Specifically, with respect to the crushing target 4, crushing devices 1 are installed at two locations at both ends of the size (dimension) to be crushed as shown in FIG. 1, and crushing is performed at two locations at both ends using the crushing device 1. Further, when controlling the shape of the crushed piece, each nozzle 2 and Chisel 3 are continuously moved (line movement) or intermittently (point movement) according to a desired shape, and the crushed piece is moved. Control the shape of. Then, by crushing the portion sandwiched between the crushing devices 1 as a unit, the crushed piece 4 can be processed into an arbitrary shape and size (dimension) as shown in FIG.

At this time, the water jet WJ may be continuously sprayed onto the crushing target 4, or may be jetted intermittently. Continuous or intermittent injection is performed according to the rigidity (hardness) and thickness of the crushed object 4 and the desired shape and size (dimensions) of the crushed piece 7.

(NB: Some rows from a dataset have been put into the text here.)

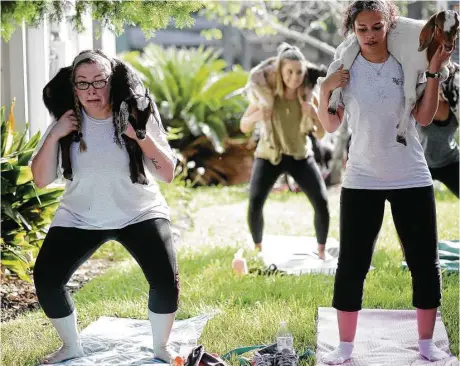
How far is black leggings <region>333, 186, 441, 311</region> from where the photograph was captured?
333 centimetres

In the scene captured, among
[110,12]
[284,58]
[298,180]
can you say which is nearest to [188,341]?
[110,12]

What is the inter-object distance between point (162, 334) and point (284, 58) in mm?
2422

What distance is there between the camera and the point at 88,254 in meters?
3.44

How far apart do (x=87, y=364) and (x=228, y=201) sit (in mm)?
5425

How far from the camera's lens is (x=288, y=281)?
487 centimetres

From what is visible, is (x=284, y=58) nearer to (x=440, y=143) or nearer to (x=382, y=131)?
(x=440, y=143)

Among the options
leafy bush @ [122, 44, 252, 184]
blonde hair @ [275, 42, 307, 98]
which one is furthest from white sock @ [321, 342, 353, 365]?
leafy bush @ [122, 44, 252, 184]

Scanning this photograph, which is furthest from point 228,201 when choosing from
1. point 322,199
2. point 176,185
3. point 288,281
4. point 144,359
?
point 144,359

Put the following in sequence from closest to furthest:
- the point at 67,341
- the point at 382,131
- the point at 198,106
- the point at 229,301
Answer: the point at 382,131, the point at 67,341, the point at 229,301, the point at 198,106

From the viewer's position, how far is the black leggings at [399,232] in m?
3.33

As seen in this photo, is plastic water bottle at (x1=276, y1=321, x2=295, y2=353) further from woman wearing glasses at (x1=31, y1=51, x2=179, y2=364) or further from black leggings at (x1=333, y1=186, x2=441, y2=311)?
woman wearing glasses at (x1=31, y1=51, x2=179, y2=364)

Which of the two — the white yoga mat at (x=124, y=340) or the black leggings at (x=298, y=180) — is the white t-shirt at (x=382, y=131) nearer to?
the white yoga mat at (x=124, y=340)

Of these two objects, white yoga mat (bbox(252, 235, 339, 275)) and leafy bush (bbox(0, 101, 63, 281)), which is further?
white yoga mat (bbox(252, 235, 339, 275))

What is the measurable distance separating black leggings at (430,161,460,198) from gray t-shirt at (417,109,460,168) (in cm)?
3
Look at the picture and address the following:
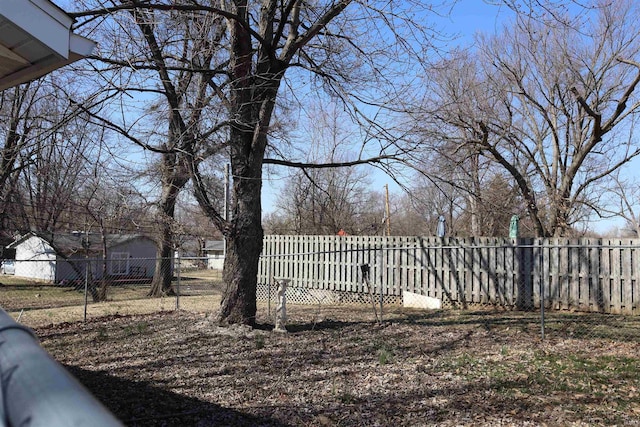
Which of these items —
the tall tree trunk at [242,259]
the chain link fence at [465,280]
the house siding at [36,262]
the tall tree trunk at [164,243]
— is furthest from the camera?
the house siding at [36,262]

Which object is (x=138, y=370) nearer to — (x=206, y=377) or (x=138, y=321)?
(x=206, y=377)

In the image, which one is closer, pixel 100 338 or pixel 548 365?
pixel 548 365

Further, the water amount, water pressure, injection angle, and injection time of the water jet WJ to be sprayed on the crushing target 4 are also adjusted to the rigidity (hardness) and thickness of the crushing target 4 and the desired shape and size (dimensions) of the crushed piece 7. Set together.

By controlling the crushed pieces to an arbitrary shape and size (dimensions) in this way, it is possible to crush the crushed pieces in a shape and size that fits in the collection container, so it is easy to put the crushed pieces in the container and collect them. Become. In addition, the crushed pieces can be crushed to a certain shape and size (dimensions), and the crushed pieces can be easily processed and processed after being crushed.

The crushing method and the crushing apparatus of the second embodiment will be described with reference to FIG. FIG. 3 is a schematic view showing a state in which a nozzle, a chisel, a vacuum, and a shatterproof cover (recovery cover) 5 are arranged and crushed pieces are sucked in the recovery cover.

The crushing device of this embodiment has a shatterproof cover (aramid fiber or the like, a metal with an expansion / contraction mechanism, etc.) as shown in FIG. 3 for the purpose of collecting the crushed piece 7 while suppressing dust scattering (scattering of the crushed piece 7). A crushing device (nozzle 2 and chisel 3) and a vacuum 6 are installed inside, and crushed pieces are crushed while being sucked. FIG. 3 shows an aramid fiber cover as an example. As another example, the contact portion with the crushed object may be covered with, for example, a container to which a sponge is attached to serve as a cover. The water jet WJ may be sucked by the vacuum 6 in excess of the amount of water injected to prevent the cover from coming off due to the water inside the shatterproof cover 5.

In this way, the shatterproof cover (recovery cover) prevents crushed pieces from scattering and dust scattered around during crushing, and by providing a vacuum mechanism, the crushed pieces can be efficiently recovered. it can.

The crushing method and the crushing apparatus of the third embodiment will be described with reference to FIGS. 4 to 7. FIG. 4 is a schematic view showing the flow path inclusion chisel containing the water jet flow path 8 inside the chisel 3 and the object to be crushed. FIG. 5 is a schematic view showing how the crushed object is cracked due to the vertical vibration of the flow path inclusion chisel. FIG. 6 is a schematic view showing how high-pressure water is injected into the cracks caused by the vertical vibration of the flow path inclusion chisel. Further, FIG. 7 is a schematic view showing a state in which the crushed object is blown off by the flow path inclusion chisel.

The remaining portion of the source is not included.